(BBC) Oscar Pistorius has removed his prosthetic limbs and hobbled around the courtroom at his sentencing hearing in South Africa.
The former Olympic athlete was on his stumps when he shot his girlfriend Reeva Steenkamp through a door at his home in 2013, and his defence made much of his vulnerability.
The hearing in Pretoria was called after a court convicted him of murder, overturning a manslaughter verdict.
Pistorius will be sentenced on 6 July.
The six-time Paralympic gold medallist, whose legs were amputated below the knee as a baby, made history by becoming the first amputee sprinter to compete at the Olympics in 2012, running on prosthetic “blades”.

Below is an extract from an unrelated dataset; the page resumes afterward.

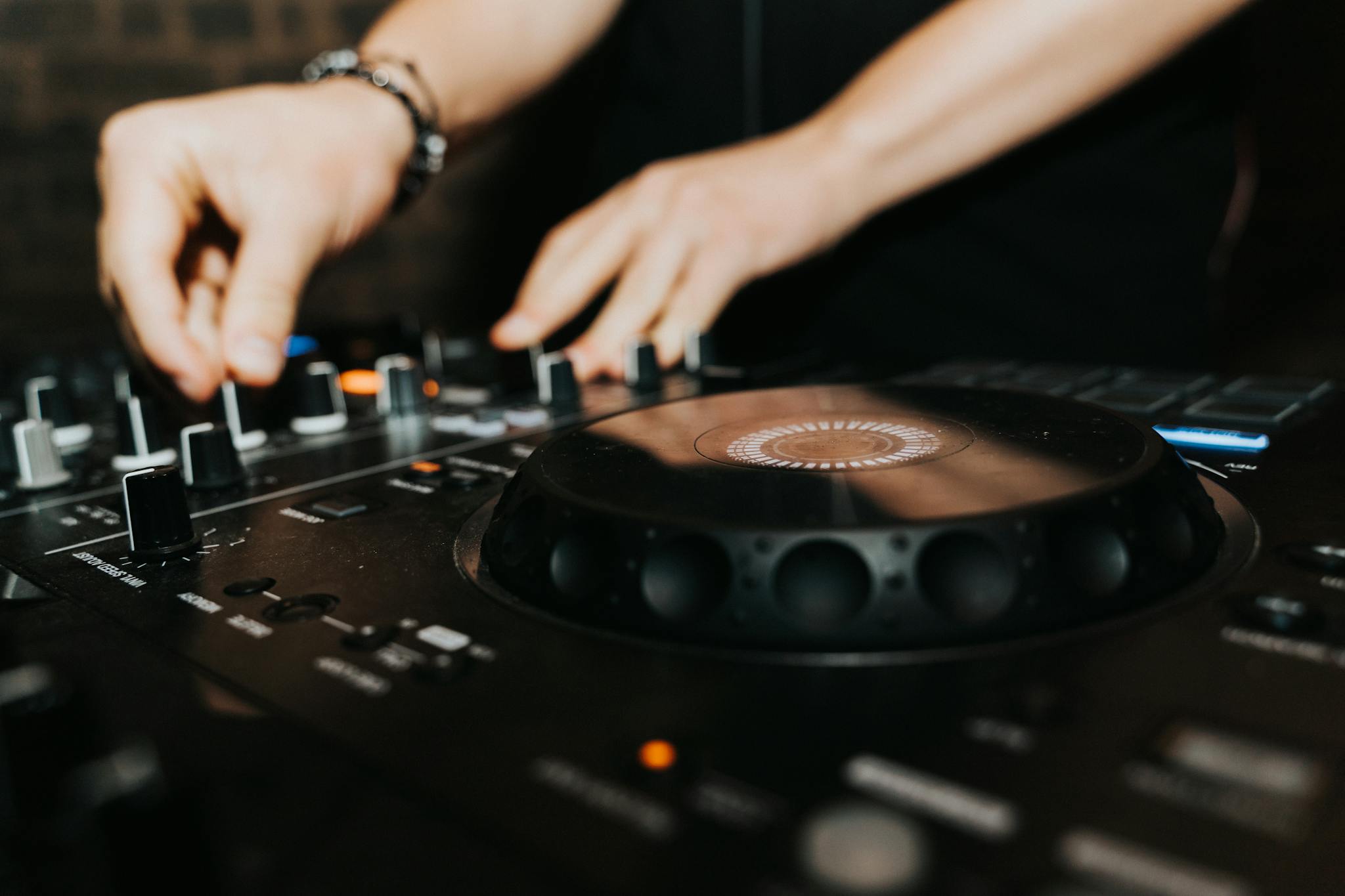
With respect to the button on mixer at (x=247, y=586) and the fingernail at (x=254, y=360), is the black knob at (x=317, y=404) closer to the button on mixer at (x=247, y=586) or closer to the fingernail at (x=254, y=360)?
the fingernail at (x=254, y=360)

Judge Thokozile Masipa also has granted permission for the crime scene photos to be made public – a request made by Ms Steenkamp’s father, who gave emotional testimony on Tuesday, saying Pistorius should pay for killing his daughter.
On Wednesday, the Pretoria High court heard testimony from Ms Steenkamp’s cousin Kim Martin, who said the victim had not loved Pistorius though she had been fond of him.

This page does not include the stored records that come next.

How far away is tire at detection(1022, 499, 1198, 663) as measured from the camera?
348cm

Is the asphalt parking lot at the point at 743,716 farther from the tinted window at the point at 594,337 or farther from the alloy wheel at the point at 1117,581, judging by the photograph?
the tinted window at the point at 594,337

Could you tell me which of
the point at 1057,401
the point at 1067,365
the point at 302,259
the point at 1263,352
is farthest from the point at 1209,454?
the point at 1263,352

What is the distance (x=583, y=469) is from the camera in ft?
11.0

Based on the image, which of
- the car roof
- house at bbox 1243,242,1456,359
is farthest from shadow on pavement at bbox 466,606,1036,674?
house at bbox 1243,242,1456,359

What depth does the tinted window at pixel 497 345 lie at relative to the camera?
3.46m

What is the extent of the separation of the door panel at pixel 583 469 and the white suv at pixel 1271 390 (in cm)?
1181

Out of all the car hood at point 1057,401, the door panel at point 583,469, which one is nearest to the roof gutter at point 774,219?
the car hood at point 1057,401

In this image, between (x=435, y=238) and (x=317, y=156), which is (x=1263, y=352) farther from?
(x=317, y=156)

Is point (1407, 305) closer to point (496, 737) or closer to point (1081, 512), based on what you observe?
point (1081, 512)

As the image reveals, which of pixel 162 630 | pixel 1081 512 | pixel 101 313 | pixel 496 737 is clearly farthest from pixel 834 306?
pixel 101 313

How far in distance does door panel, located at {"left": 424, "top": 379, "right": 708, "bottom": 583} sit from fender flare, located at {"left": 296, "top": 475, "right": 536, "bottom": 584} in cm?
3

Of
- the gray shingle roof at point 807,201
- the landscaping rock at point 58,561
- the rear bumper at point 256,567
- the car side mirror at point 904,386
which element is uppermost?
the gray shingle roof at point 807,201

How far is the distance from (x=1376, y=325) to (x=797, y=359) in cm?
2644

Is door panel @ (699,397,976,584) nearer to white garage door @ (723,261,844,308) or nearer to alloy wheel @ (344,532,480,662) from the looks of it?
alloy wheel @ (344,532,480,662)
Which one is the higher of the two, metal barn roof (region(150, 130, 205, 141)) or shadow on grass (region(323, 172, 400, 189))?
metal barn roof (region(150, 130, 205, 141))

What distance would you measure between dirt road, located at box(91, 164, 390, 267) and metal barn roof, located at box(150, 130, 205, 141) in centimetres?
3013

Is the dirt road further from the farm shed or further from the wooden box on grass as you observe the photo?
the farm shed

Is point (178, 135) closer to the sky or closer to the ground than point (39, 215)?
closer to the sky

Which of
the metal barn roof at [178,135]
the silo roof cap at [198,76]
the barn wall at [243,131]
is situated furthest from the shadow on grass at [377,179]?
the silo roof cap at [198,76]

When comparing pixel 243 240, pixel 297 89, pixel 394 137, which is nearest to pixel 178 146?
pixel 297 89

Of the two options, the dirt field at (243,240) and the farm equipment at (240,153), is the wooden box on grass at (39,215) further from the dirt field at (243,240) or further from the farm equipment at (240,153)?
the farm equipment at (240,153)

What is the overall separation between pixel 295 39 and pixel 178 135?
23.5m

The athlete’s defence team had argued that he mistook Ms Steenkamp for an intruder.
The double amputee faces a jail term of 15 years but it may be reduced due to time already spent in prison and mitigating factors.
Oscar Pistorius has spent all his life fighting misconceptions about disabled people but today, with this fate hanging in the balance, he hobbled in the courtroom before Judge Masipa – desperate to show his vulnerability.
Very few people have seen this world-renowned athlete this way. Over the course of his trial, we learned of a self-conscious Pistorius worlds apart from the demi-god celebrated for his sporting prowess.
It is one of those moments that will remain etched on the minds of many – it is beyond doubt that defence lawyer Barry Roux made an impression here. But theatrics aside, Gerrie Nel, for the prosecution, reminded the world of the hard facts: Reeva Steenkamp was dead and Oscar Pistorius killed her.
Mr Nel argued that South Africa’s high murder rate and seeming leniency of the courts could no longer go unchallenged. He implored the judge to not let this be “business as usual”.
Now Judge Masipa, a decorated and well-respected judge, who though soft-spoken speaks with authority, is now faced with the difficult task of imposing a sentence.
Making his final plea for the defence, lawyer Barry Roux stressed his client’s disability as he gave his version of events at the former athlete’s home on Valentine’s Day (14 February) 2013.
“It is three o’clock in the morning, it is dark, he is on his stumps,” he said.
“His balance is seriously compromised and… he would not be able to defend himself. He was anxious, he was frightened…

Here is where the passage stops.